What can I do in case of disagreement with the resolution of my claim?

What can I do in case of disagreement with the resolution of my claim?

WHAT CAN I DO TO GET PAID WHAT IS FAIR?

What if I disagree with the offer made by the insurance company?

How can I claim or enforce my rights in the event that the insurer does not want to pay me what I think is my due?

What are the ways to claim our insurer ?

The most important moment in an insurance contract is when it has to proceed to compensate me for the damages I have suffered. At that time, the insurer must be liable for the coverage that I have contracted and, therefore, must, after assessing the damages, proceed to compensate me in the best way allowed by the signed contract.

At that time, the insurer must send me an offer of compensation, which I must accept.

In most cases this happens automatically and with the full satisfaction of the insured, but…. Sometimes not. Sometimes, I will not agree with the compensation that the insurer proposes to me.

What can I do in those cases?

In principle, “those cases” can be reduced to 3 situations:

  • The claim is not covered : the insurer rejects your compensation and, therefore, does not offer any amount of money, or repair of the damages incurred.
  • The loss is covered, but…: The capital we have insured is not enough to cover the value of the damaged goods. The insurer offers us partial compensation for the damages.
  • The claim is covered, but…. The declaration of the insured assets does not adjust to reality: the activity, the situation, the protections or other risk factors that the insurer asked us about when contracting the policy, do not adjust to reality. The insurer offers us partial compensation for the damages.

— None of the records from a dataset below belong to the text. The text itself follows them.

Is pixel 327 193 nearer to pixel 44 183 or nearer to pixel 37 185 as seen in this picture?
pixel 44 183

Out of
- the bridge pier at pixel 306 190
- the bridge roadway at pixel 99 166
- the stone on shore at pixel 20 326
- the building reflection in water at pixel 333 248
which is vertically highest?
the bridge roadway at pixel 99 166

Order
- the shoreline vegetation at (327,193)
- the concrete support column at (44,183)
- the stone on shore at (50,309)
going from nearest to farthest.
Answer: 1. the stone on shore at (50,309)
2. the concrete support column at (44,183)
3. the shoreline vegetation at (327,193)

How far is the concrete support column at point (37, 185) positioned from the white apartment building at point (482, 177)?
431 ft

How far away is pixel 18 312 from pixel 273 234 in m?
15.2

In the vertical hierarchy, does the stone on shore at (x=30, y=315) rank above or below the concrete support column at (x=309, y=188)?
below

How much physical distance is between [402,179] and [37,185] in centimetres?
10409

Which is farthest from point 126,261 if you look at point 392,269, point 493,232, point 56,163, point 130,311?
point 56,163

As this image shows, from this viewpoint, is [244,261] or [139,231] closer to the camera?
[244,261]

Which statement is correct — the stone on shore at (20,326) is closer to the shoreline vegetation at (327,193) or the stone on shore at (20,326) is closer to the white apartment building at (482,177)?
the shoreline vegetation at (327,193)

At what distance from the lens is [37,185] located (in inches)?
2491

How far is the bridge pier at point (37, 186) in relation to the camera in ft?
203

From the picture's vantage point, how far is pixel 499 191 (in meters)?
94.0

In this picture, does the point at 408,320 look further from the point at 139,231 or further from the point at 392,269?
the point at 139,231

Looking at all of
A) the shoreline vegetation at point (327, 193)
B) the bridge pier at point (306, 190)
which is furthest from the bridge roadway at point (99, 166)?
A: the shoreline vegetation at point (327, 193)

Okay okay, but what do I do?

First verify that our disagreement has a basis and that this basis indicates that we are right. That the errors invoked by the insurer are not such, or that they are attributable to it. Your Insurance Broker has the obligation to help you in this step. It is one of its fundamental duties, to advise the insured in the processing of the claim.

The first possibility that we can go to is the judicial route , but it is not recommended due to the time and money it costs.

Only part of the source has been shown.